Sound of a hundred violins

By Warren D'Mello
The Hindu

Marat Bisengaliev, from Kazakhstan, is putting together India's first symphonic orchestra, in collaboration with the National Centre for Performing Arts, Mumbai. He talks about the challenges…

Besides creating a new orchestra from scratch, Bisengaliev's biggest challenge is to create an audience for Western classical music.

"The people of Mumbai love the opera," declares Marat Bisengaliev. "The storyline is something like Bollywood." The virtuoso Kazakh violinist is the founding music director of the Symphony Orchestra of India (SOI), the first professional orchestra in India. He has been assigned the mammoth task of building a symphony orchestra from the ground up, in a city where Western classical music is confined to a tiny section of the elite who frequent the National Centre for Performing Arts (NCPA) at Nariman Point, the uptown part of Mumbai. It is, seemingly, quite a formidable task for anyone to pull off, but Bisengaliev brims with optimism. This is not the first orchestra he's put together – he is the founder of the Kazakh Chamber Orchestra and the West Kazakhstan Philharmonic Orchestra (WKPO). Besides, judging from the sold-out performances of the Puccini opera "Madama Butterfly", Mumbai's audience certainly looks hungry for more song and dance.

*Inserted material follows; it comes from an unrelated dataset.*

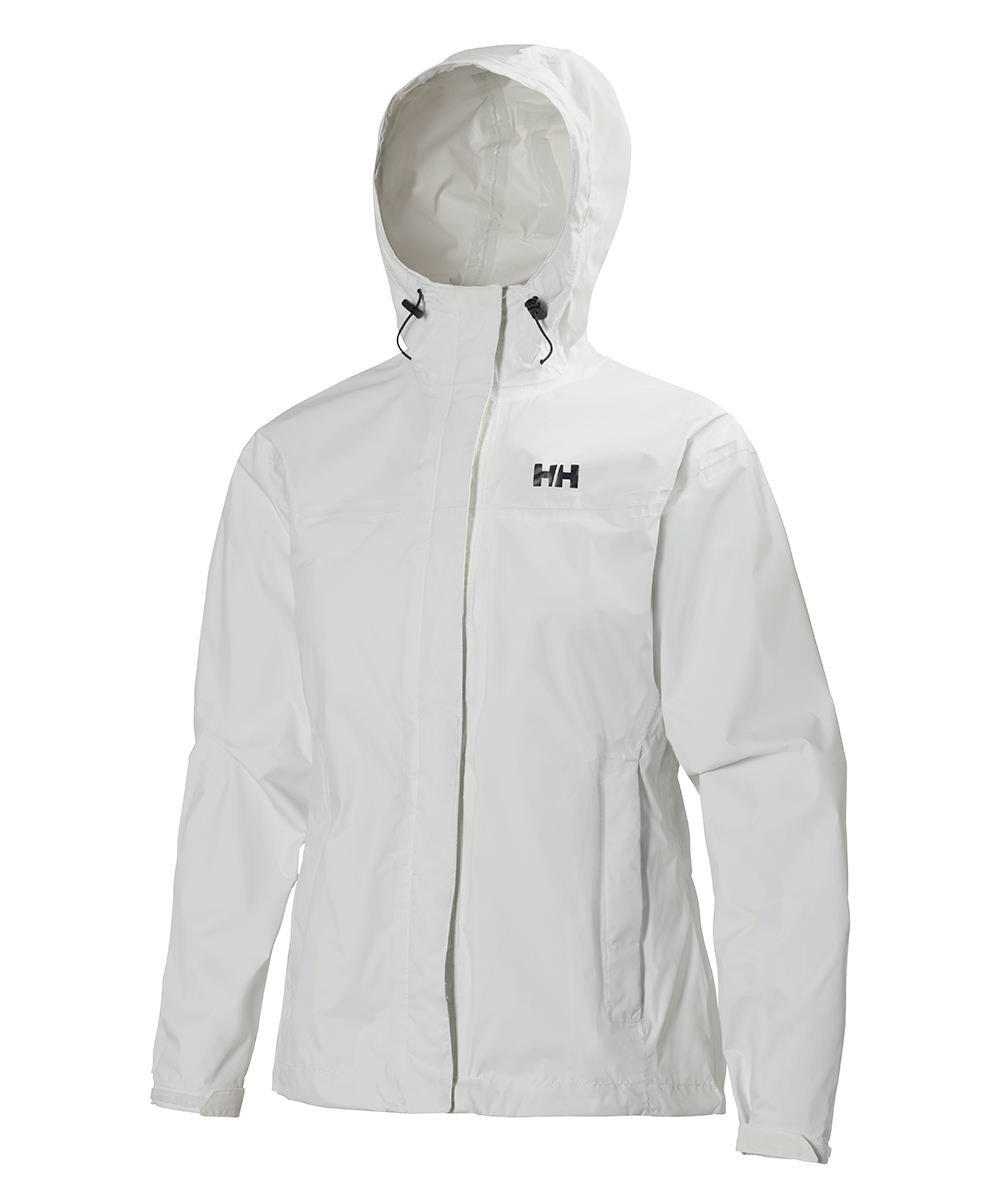 HELLY HANSEN  W LOKE MONT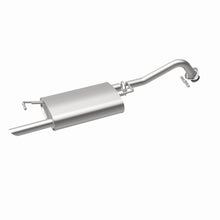 Load image into Gallery viewer, MagnaFlow BRE Exhaust Kit 14-19 TOYOTA COROLLA 1.8L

There is no escaping from music at the NCPA. The rooms at the guest house are all occupied by the SOI's musicians, deep into their daily riyaaz. As we sit in a dark, empty corridor of one the NCPA theatres, low notes from a tuba reverberate in the distance, creating an evocative backdrop for the interview.

So how did the SOI come together? Bisengaliev points out that the orchestra is still in the process of coming together. The SOI was born in 2006, the result of a collaboration between the NCPA and Marat Bisengaliev, and now in its fourth season, is in a dynamic phase of growth. Bisengaliev's job is by no means easy, with sections of the orchestra to be perfected, new players to be auditioned and groomed, and the orchestral repertoire to be worked on. "We are discussing which direction to go. Should we go with operas which people love or should we have more symphony or chamber music or should we have the ballet? I think we should be diverse and do it all," says Bisengaliev.